*Questions about scenes in images:*
_ _ _ _

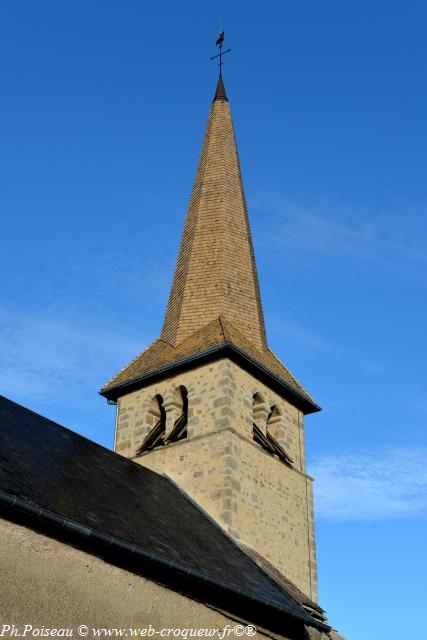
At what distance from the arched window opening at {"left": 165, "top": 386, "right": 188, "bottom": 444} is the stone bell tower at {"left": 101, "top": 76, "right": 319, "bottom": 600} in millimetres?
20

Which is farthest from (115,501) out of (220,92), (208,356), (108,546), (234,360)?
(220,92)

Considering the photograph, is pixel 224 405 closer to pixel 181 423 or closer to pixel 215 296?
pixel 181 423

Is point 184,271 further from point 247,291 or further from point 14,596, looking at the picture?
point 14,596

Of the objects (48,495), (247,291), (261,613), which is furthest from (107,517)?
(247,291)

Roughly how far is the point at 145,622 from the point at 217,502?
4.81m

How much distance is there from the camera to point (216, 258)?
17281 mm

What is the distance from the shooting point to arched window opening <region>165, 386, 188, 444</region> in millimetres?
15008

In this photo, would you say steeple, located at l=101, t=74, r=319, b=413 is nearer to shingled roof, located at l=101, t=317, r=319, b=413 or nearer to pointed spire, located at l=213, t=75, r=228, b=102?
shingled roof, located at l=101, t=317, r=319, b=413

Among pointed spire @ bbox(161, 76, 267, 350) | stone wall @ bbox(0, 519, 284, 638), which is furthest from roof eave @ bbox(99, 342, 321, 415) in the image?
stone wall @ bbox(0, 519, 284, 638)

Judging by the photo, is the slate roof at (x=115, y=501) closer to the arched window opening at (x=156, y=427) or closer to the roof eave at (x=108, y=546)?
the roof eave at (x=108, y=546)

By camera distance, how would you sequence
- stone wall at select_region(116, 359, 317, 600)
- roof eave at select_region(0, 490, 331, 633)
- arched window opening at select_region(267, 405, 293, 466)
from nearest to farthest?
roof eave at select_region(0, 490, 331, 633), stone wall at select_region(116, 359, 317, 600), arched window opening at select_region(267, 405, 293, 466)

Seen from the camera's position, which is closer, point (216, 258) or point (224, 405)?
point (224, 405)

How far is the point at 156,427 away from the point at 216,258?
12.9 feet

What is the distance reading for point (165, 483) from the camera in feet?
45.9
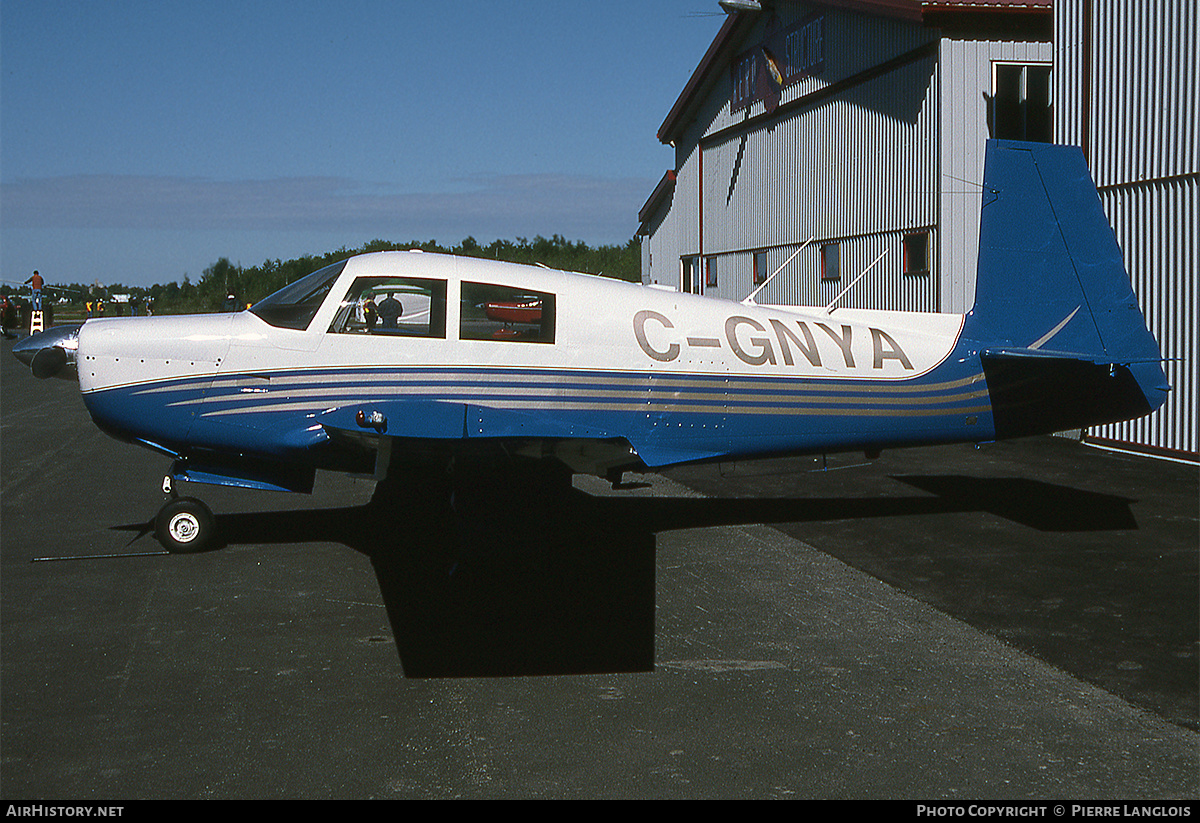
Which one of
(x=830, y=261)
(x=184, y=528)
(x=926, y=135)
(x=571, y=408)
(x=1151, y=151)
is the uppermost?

_ _ _ _

*WHAT YOU SHOULD DO:* Copy the material exactly. Do not include the pictures.

*EXERCISE RESPONSE:*
At what distance from the arched window opening at {"left": 165, "top": 386, "right": 188, "bottom": 444} is the stone bell tower at {"left": 101, "top": 76, "right": 319, "bottom": 600} in millimetres?
20

Which is farthest from (115,501) out of (220,92), (208,356), (108,546), (234,360)?
(220,92)

Considering the photograph, is pixel 224 405 closer to pixel 181 423 or closer to pixel 215 296?
pixel 181 423

Is point 184,271 further from point 247,291 or further from point 14,596, looking at the picture?
point 14,596

Of the objects (48,495), (247,291), (261,613), which is furthest from (107,517)?
(247,291)

Roughly how far is the point at 145,622 from the point at 217,502?
4.81m

How much distance is there from the camera to point (216, 258)?
17281 mm

What is the distance from the shooting point to arched window opening <region>165, 386, 188, 444</region> in millimetres?
15008

In this photo, would you say steeple, located at l=101, t=74, r=319, b=413 is nearer to shingled roof, located at l=101, t=317, r=319, b=413 or nearer to pointed spire, located at l=213, t=75, r=228, b=102?
shingled roof, located at l=101, t=317, r=319, b=413

Among pointed spire @ bbox(161, 76, 267, 350) | stone wall @ bbox(0, 519, 284, 638), which is furthest from roof eave @ bbox(99, 342, 321, 415) in the image?
stone wall @ bbox(0, 519, 284, 638)

Judging by the photo, is the slate roof at (x=115, y=501) closer to the arched window opening at (x=156, y=427) or closer to the roof eave at (x=108, y=546)?
the roof eave at (x=108, y=546)

By camera distance, how would you sequence
- stone wall at select_region(116, 359, 317, 600)
- roof eave at select_region(0, 490, 331, 633)
- arched window opening at select_region(267, 405, 293, 466)
from nearest to farthest?
roof eave at select_region(0, 490, 331, 633), stone wall at select_region(116, 359, 317, 600), arched window opening at select_region(267, 405, 293, 466)

Seen from the camera's position, which is closer, point (216, 258) or point (224, 405)?
point (224, 405)

How far is the point at 156,427 away from the point at 216,258?
12.9 feet

What is the distance reading for point (165, 483) from the camera in feet?
45.9
Which one of
(x=830, y=261)
(x=184, y=528)
(x=926, y=135)
(x=571, y=408)
(x=1151, y=151)
is the uppermost?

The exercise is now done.